▶ Problems to solve
• a. Repeat the passage of the article on the euro-area bank resolution fund between "While eight non-euro" and "to be involved.", inclusive.
• b. According to the article on the euro-area bank resolution fund, over how many years will the single fund be filled, and to what target amount?
• c. Continue the article on the euro-area bank resolution fund from where it stops.

*** Page text Section Begins ***

Euro-area nations did what was once said to be politically impossible—sign an agreement on pooling money to deal with crisis-hit banks.
All European Union (EU) governments except the U.K. and Sweden signed the plan, which sets out how nations should transfer monies raised from levies on their banks to a central fund that could be tapped in crises. The fund is part of a broader move to joint supervision and crisis management of euro-area banks that other EU nations can sign up to voluntarily. The signing took place at a meeting of ambassadors today in Brussels.
“The resolution fund will ultimately provide a degree of stability in times of financial stress,” David Ereira, a partner at law firm Linklaters LLP in London, said by e-mail. “It completes the development of the European banking regulatory framework.”
Michel Barnier, the EU’s financial-services chief, has said the project to build a banking union is the bloc’s most ambitious step since the creation of the euro. The first plank of the system will take effect on Nov. 4, when the European Central Bank (ECB) assumes oversight of about 6,000 euro-area banks. The putting in place of a common resolution system for banks will follow next year. The single fund, underpinned by today’s agreement, will be filled over eight years to a target of 55 billion euros (US$75 billion.)
The genesis of the banking union goes back to a June 2012 meeting of EU leaders at which it was agreed that the step was vital to untangle the financial ties binding banks and governments, and so to tame the bloc’s fiscal crisis.
Previous attempts at such pooling of money and decision-making were rejected by EU governments.
A bid by the European Parliament in 2009 to put in place common bank funds was shot down by finance ministers. An EU group led by Jacques de Larosiere, a former governor of the French central bank, said also in 2009 that the “political implications” of setting up a single banking supervisor made the idea unrealistic at that time.
While eight non-euro nations signed the inter-governmental agreement, doing so doesn’t commit them to joining the planned banking union. That would require ratifying the agreement, and taking a further decision to take part. The U.K. and Sweden have said that they have no plans to be involved.

*** Page text Section Ends ***
*** Provided data Section Begins ***

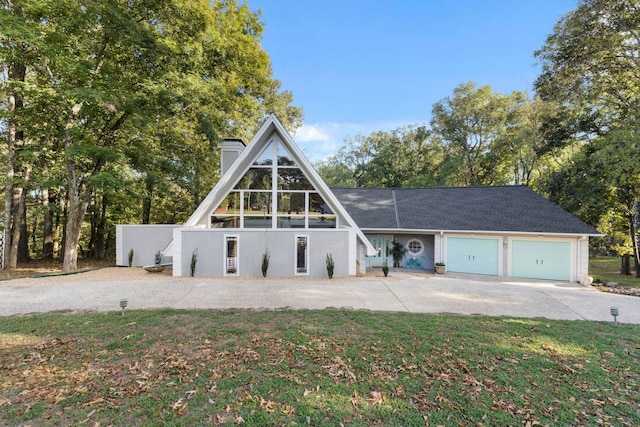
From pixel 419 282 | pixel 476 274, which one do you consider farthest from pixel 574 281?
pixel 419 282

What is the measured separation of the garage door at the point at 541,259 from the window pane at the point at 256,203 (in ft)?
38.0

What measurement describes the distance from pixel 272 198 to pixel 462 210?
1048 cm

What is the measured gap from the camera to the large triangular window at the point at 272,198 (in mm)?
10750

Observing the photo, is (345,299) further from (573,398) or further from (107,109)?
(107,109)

*** Provided data Section Ends ***

▶ Answers below
• a.
While eight non-euro nations signed the inter-governmental agreement, doing so doesn’t commit them to joining the planned banking union. That would require ratifying the agreement, and taking a further decision to take part. The U.K. and Sweden have said that they have no plans to be involved.

• b. Over eight years, to a target of 55 billion euros (US$75 billion).

• c.
The U.K. is one of two EU nations along with Denmark to have a formal opt-out from joining the euro. Other nations are expected to adopt the single currency once they meet the economic criteria set out in the bloc’s treaties.
Legislation to put in place the banking union was adopted in record time by the European Parliament and Council of Ministers, the EU institution that represents national governments. Talks on the supervision plan were concluded last year, while negotiations on resolution culminated in an all-night session featuring a 5 a.m. call by Dutch Finance Minister Jeroen Dijsselbloem to his German counterpart, Wolfgang Schaeuble.
Schaeuble said last year that a common fund would require changes to the EU’s treaties, leading to the alternative approach of making an inter-governmental agreement.
Barnier called on the 26 signatory nations to ratify the agreement by 2016, when transfers to the common fund are scheduled to start.
“Together we have turned the idea of a banking union into reality in less than two years,” Barnier said. “We must now keep up this momentum to make it fully operational without delay.”
While agreements have been reached on the key legal planks of the Single Resolution Mechanism, issues remain unresolved, including how to calculate the size of the levies that individual banks should face.
The European Commission will make a proposal on this “in the coming months,” it said today. The plan will need approval from national governments to take effect.